Work item: Within the data that follows, set down exactly the lines from the one containing "<title></title>" through the one containing "body_size: 267", both ends included.

Task inputs:
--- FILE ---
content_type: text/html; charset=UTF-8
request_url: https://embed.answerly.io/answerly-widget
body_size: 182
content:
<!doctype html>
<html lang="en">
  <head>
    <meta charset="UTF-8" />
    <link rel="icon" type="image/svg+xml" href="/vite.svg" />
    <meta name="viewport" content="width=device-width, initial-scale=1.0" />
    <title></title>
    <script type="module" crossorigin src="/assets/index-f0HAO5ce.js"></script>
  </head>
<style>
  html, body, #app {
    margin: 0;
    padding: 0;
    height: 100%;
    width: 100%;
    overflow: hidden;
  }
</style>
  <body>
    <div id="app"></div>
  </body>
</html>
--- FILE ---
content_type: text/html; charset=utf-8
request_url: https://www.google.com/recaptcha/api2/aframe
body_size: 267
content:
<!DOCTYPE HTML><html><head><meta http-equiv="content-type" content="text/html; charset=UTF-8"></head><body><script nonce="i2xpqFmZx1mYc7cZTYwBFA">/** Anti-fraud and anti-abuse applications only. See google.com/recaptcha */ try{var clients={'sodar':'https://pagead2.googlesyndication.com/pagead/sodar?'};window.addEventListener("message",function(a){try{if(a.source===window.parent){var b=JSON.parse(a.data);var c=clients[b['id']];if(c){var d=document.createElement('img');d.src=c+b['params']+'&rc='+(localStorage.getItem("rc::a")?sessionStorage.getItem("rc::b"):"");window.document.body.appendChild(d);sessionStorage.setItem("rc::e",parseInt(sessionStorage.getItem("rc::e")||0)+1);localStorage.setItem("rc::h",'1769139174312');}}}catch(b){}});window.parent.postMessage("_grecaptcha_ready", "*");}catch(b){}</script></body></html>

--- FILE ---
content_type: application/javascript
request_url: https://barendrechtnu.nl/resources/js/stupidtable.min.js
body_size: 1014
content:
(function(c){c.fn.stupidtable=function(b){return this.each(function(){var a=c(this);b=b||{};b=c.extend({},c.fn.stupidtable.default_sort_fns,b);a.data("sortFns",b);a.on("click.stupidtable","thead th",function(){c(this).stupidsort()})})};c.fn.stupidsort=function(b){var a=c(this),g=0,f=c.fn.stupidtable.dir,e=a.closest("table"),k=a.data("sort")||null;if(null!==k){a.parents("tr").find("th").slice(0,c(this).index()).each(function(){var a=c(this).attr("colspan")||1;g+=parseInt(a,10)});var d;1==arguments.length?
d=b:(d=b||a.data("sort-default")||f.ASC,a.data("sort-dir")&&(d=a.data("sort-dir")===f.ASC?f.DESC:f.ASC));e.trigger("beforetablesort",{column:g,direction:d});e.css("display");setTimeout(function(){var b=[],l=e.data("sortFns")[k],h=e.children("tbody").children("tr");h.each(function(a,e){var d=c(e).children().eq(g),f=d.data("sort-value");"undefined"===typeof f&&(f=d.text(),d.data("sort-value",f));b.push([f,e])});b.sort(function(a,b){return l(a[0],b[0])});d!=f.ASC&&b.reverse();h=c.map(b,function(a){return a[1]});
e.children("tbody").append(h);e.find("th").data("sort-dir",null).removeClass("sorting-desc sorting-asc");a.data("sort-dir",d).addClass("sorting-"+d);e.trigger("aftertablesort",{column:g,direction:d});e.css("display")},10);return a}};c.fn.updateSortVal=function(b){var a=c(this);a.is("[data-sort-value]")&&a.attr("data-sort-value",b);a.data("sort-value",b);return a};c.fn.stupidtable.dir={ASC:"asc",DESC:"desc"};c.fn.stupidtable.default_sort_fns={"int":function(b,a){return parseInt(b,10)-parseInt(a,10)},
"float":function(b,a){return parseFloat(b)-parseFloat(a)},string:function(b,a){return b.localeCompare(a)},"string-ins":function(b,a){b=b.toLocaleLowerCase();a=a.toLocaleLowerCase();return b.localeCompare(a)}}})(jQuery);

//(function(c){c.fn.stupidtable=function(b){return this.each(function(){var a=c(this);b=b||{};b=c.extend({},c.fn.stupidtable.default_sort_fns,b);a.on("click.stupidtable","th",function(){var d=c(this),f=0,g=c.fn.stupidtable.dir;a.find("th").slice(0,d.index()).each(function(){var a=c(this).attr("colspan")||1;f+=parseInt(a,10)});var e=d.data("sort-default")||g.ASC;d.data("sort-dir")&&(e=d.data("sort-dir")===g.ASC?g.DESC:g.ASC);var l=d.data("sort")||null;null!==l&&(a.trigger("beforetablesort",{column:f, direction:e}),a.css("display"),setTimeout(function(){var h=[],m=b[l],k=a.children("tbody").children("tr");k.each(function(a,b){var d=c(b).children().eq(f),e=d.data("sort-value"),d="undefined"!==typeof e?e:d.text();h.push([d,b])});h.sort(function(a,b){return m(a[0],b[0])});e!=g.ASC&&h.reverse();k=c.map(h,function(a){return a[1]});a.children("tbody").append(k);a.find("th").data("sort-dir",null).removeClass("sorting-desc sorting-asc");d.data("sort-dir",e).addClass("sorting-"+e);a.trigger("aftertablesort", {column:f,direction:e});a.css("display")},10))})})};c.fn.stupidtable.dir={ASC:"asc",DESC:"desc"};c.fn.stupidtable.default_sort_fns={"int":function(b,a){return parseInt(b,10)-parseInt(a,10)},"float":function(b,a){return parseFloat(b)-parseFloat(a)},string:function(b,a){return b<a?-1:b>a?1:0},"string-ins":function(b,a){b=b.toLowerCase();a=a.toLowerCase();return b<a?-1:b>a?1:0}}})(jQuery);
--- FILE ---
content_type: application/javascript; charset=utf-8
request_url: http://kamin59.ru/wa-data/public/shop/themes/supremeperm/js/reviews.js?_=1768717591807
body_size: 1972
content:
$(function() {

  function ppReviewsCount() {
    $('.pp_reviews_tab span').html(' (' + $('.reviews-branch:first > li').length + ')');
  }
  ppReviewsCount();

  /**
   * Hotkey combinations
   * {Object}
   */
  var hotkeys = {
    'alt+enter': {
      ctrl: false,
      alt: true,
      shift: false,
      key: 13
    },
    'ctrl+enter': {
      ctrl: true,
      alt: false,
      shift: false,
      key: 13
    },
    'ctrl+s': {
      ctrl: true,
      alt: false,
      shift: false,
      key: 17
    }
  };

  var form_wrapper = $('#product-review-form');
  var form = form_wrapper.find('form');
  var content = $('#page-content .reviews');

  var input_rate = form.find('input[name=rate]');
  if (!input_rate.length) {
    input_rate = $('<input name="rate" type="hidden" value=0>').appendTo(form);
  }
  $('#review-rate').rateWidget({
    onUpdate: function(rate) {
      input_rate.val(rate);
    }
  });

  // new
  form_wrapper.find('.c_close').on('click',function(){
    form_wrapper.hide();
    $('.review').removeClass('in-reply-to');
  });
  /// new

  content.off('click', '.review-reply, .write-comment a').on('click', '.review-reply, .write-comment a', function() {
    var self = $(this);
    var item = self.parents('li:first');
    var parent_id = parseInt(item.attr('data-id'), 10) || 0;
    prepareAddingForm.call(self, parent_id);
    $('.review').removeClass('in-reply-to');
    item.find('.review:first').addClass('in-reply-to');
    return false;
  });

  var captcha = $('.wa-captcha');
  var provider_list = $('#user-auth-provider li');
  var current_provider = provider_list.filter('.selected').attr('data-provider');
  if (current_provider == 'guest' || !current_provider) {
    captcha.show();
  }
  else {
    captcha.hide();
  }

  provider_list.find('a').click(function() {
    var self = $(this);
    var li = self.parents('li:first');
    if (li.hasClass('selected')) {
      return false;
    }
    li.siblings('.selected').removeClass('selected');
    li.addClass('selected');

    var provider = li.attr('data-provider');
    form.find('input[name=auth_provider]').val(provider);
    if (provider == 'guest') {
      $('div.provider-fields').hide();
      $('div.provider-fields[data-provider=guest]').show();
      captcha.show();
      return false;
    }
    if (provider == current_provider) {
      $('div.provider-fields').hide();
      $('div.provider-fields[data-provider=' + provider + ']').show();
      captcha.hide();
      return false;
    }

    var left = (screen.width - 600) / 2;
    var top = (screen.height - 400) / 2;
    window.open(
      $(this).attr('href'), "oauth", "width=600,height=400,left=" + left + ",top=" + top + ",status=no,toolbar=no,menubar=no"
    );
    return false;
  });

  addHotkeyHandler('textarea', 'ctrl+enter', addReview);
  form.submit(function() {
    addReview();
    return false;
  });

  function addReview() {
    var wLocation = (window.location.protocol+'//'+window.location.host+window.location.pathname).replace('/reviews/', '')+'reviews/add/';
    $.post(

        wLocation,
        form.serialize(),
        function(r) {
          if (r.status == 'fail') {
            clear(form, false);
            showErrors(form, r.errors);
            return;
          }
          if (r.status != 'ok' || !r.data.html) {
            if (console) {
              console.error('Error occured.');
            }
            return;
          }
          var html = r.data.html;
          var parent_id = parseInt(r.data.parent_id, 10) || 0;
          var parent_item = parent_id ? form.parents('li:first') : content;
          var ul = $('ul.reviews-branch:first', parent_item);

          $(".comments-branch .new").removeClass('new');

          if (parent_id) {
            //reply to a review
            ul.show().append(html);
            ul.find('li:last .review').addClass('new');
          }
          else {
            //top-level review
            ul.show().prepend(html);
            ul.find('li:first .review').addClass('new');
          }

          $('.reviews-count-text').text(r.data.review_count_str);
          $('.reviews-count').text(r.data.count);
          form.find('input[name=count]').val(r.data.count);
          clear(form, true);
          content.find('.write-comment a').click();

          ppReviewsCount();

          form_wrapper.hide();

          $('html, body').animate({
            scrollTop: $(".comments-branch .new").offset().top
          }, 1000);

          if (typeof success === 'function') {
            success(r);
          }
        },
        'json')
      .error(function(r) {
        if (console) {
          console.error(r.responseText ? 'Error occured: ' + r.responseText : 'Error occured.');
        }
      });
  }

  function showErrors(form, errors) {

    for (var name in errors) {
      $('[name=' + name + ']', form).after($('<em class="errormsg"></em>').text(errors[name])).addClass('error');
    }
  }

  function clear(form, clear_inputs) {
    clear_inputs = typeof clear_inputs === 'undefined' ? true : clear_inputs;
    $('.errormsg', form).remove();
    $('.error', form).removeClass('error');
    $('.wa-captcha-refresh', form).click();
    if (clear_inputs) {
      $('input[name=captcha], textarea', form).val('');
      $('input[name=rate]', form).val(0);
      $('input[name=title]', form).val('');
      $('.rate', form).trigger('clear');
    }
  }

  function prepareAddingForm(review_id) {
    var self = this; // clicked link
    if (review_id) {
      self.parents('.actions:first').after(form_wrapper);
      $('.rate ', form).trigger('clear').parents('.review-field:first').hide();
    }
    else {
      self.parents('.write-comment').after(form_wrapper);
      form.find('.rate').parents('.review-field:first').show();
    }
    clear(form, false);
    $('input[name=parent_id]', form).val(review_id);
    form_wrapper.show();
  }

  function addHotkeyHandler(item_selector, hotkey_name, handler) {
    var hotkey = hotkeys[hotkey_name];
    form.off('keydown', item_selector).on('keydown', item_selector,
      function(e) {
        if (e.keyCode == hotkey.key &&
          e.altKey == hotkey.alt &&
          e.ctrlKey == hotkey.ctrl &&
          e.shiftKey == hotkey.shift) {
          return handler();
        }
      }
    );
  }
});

Written solution:
    <title></title>
    <script type="module" crossorigin src="/assets/index-f0HAO5ce.js"></script>
  </head>
<style>
  html, body, #app {
    margin: 0;
    padding: 0;
    height: 100%;
    width: 100%;
    overflow: hidden;
  }
</style>
  <body>
    <div id="app"></div>
  </body>
</html>
--- FILE ---
content_type: text/html; charset=utf-8
request_url: https://www.google.com/recaptcha/api2/aframe
body_size: 267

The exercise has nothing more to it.